> THE TASK
All of the material below is to be repeated exactly.

> PROVIDED RECORDS
════════════════

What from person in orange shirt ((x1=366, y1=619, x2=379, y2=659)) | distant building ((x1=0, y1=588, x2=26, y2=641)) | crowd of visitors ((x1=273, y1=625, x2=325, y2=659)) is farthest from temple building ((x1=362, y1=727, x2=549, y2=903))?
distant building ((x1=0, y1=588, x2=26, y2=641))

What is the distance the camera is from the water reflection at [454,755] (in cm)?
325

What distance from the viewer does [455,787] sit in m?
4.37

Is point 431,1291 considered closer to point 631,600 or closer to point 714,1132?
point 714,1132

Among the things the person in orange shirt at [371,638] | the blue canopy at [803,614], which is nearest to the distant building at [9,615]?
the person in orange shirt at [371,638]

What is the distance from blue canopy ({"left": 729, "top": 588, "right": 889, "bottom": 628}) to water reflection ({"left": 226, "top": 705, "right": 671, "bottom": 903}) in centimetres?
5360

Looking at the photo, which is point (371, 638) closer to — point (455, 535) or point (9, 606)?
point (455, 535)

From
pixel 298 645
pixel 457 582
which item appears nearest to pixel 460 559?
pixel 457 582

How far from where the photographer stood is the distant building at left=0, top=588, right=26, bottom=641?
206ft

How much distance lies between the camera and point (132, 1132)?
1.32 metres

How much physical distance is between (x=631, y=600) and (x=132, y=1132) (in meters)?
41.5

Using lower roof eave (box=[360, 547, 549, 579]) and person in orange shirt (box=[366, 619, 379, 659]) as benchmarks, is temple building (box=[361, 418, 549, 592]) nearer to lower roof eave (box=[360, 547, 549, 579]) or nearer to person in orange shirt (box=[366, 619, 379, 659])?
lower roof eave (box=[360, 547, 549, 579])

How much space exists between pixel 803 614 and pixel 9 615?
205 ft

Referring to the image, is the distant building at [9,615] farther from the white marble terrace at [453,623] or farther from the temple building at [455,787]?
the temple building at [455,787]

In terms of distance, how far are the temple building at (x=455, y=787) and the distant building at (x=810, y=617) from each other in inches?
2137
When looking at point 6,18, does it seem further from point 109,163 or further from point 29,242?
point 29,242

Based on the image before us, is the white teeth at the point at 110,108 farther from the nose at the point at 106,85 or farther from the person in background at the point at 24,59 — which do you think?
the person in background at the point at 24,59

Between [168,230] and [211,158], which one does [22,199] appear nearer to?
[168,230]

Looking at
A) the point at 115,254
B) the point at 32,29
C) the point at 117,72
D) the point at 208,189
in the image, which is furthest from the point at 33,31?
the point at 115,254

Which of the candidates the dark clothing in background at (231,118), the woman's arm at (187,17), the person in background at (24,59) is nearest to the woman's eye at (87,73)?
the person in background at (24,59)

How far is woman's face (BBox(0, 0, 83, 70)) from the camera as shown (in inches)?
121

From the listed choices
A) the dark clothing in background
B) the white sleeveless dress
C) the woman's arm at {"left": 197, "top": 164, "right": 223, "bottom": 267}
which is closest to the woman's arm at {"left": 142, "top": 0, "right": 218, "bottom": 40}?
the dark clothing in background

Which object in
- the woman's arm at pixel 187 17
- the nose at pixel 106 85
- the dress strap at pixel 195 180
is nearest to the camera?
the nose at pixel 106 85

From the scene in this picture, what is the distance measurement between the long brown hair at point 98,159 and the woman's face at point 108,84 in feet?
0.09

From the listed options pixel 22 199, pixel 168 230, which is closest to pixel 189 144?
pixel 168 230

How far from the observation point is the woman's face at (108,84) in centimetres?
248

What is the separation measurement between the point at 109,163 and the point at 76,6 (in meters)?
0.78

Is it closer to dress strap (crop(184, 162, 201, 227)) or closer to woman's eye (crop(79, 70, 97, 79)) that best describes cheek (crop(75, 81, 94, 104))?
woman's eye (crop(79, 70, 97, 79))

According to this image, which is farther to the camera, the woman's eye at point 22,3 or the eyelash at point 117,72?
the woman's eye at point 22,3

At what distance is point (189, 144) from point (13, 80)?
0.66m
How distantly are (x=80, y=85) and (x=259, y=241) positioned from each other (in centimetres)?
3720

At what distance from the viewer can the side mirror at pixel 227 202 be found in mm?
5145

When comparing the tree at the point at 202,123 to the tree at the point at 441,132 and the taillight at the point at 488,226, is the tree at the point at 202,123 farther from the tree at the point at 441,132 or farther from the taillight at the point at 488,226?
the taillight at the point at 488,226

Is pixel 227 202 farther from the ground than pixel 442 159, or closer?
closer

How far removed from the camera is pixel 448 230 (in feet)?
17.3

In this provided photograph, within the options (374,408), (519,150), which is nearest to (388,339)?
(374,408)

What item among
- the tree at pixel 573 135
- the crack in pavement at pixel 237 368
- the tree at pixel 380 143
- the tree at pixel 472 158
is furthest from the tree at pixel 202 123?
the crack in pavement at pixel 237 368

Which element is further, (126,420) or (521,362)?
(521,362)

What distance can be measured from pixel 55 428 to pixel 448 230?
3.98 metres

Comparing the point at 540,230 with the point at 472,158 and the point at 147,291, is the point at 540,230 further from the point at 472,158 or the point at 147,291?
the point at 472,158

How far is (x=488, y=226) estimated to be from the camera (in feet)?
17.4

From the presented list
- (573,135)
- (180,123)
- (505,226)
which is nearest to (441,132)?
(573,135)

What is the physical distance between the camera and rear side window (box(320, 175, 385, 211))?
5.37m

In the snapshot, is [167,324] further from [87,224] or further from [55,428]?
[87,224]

════════════════

> FINISHED TASK
What from person in orange shirt ((x1=366, y1=619, x2=379, y2=659)) | distant building ((x1=0, y1=588, x2=26, y2=641)) | crowd of visitors ((x1=273, y1=625, x2=325, y2=659)) is farthest from temple building ((x1=362, y1=727, x2=549, y2=903))?
distant building ((x1=0, y1=588, x2=26, y2=641))

What is the distance the camera is from the water reflection at [454,755] (in cm)?
325

What distance from the viewer does [455,787] sit in m?
4.37

Is point 431,1291 considered closer to point 631,600 or closer to point 714,1132?
point 714,1132

Among the things the person in orange shirt at [371,638] | the blue canopy at [803,614], which is nearest to the distant building at [9,615]?
the person in orange shirt at [371,638]

What is the distance from blue canopy ({"left": 729, "top": 588, "right": 889, "bottom": 628}) to water reflection ({"left": 226, "top": 705, "right": 671, "bottom": 903}) in centimetres?
5360

Looking at the photo, which is point (371, 638) closer to — point (455, 535) or point (9, 606)?
point (455, 535)

From
pixel 298 645
pixel 457 582
which item appears nearest to pixel 460 559?
pixel 457 582

How far from where the photographer stood is the distant building at left=0, top=588, right=26, bottom=641?
206ft

How much distance lies between the camera and point (132, 1132)?
1.32 metres

How much physical distance is between (x=631, y=600) and (x=132, y=1132) (in meters)?
41.5

Using lower roof eave (box=[360, 547, 549, 579]) and person in orange shirt (box=[366, 619, 379, 659]) as benchmarks, is temple building (box=[361, 418, 549, 592]) nearer to lower roof eave (box=[360, 547, 549, 579]) or nearer to person in orange shirt (box=[366, 619, 379, 659])?
lower roof eave (box=[360, 547, 549, 579])

How much space exists between pixel 803 614 and pixel 9 615?
205 ft

Referring to the image, is the distant building at [9,615] farther from the white marble terrace at [453,623] or farther from the temple building at [455,787]?
the temple building at [455,787]

In terms of distance, how far are the temple building at (x=455, y=787) and the distant building at (x=810, y=617) from each other in inches?
2137
When looking at point 6,18, does it seem further from point 109,163 or further from point 29,242?
point 29,242

Based on the image before us, is the white teeth at the point at 110,108 farther from the nose at the point at 106,85 or farther from the person in background at the point at 24,59 — which do you think?
the person in background at the point at 24,59

Between [168,230] and [211,158], which one does [22,199] appear nearer to?
[168,230]

Looking at
A) the point at 115,254
B) the point at 32,29
C) the point at 117,72
D) the point at 208,189
in the image, which is furthest from the point at 33,31?
the point at 115,254

Which of the candidates the dark clothing in background at (231,118), the woman's arm at (187,17), the person in background at (24,59) is nearest to the woman's eye at (87,73)?
the person in background at (24,59)

How far is woman's face (BBox(0, 0, 83, 70)) from the camera as shown (in inches)?
121

From the listed choices
A) the dark clothing in background
B) the white sleeveless dress
C) the woman's arm at {"left": 197, "top": 164, "right": 223, "bottom": 267}
which is closest to the woman's arm at {"left": 142, "top": 0, "right": 218, "bottom": 40}?
the dark clothing in background

Which object in
- the woman's arm at pixel 187 17
- the nose at pixel 106 85
- the dress strap at pixel 195 180
is nearest to the camera?
the nose at pixel 106 85

From the scene in this picture, what is the distance measurement between the long brown hair at point 98,159 and the woman's face at point 108,84 in feet?
0.09

From the listed options pixel 22 199, pixel 168 230, which is closest to pixel 189 144?
pixel 168 230

How far from the observation point is the woman's face at (108,84) in centimetres?
248

What is the separation measurement between the point at 109,163 and the point at 76,6 (in meters)?
0.78

Is it closer to dress strap (crop(184, 162, 201, 227)) or closer to woman's eye (crop(79, 70, 97, 79)) that best describes cheek (crop(75, 81, 94, 104))?
woman's eye (crop(79, 70, 97, 79))

According to this image, which is farther to the camera, the woman's eye at point 22,3 or the eyelash at point 117,72?
the woman's eye at point 22,3

At what distance is point (189, 144) from point (13, 80)?
0.66m
How distantly are (x=80, y=85) and (x=259, y=241) positioned from each other (in centimetres)?
3720

At what distance from the viewer can the side mirror at pixel 227 202 be found in mm?
5145

When comparing the tree at the point at 202,123 to the tree at the point at 441,132 and the taillight at the point at 488,226, is the tree at the point at 202,123 farther from the tree at the point at 441,132 or farther from the taillight at the point at 488,226?
the taillight at the point at 488,226

Is pixel 227 202 farther from the ground than pixel 442 159, or closer?
closer

How far removed from the camera is pixel 448 230 (in feet)?
17.3

In this provided photograph, within the options (374,408), (519,150), which is nearest to (388,339)?
(374,408)

What item among
- the tree at pixel 573 135
- the crack in pavement at pixel 237 368
- the tree at pixel 380 143
- the tree at pixel 472 158
is furthest from the tree at pixel 202 123?
the crack in pavement at pixel 237 368

Which element is further, (126,420) or (521,362)?
(521,362)

What distance can be measured from pixel 55 428 to pixel 448 230?
3.98 metres

Comparing the point at 540,230 with the point at 472,158 and the point at 147,291, is the point at 540,230 further from the point at 472,158 or the point at 147,291?
the point at 472,158

How far is (x=488, y=226) estimated to be from the camera (in feet)?
17.4

From the presented list
- (573,135)
- (180,123)
- (505,226)
which is nearest to (441,132)?
(573,135)

What is the physical distance between the camera and rear side window (box(320, 175, 385, 211))?
5.37m

In the snapshot, is [167,324] further from [87,224] or further from [55,428]?
[87,224]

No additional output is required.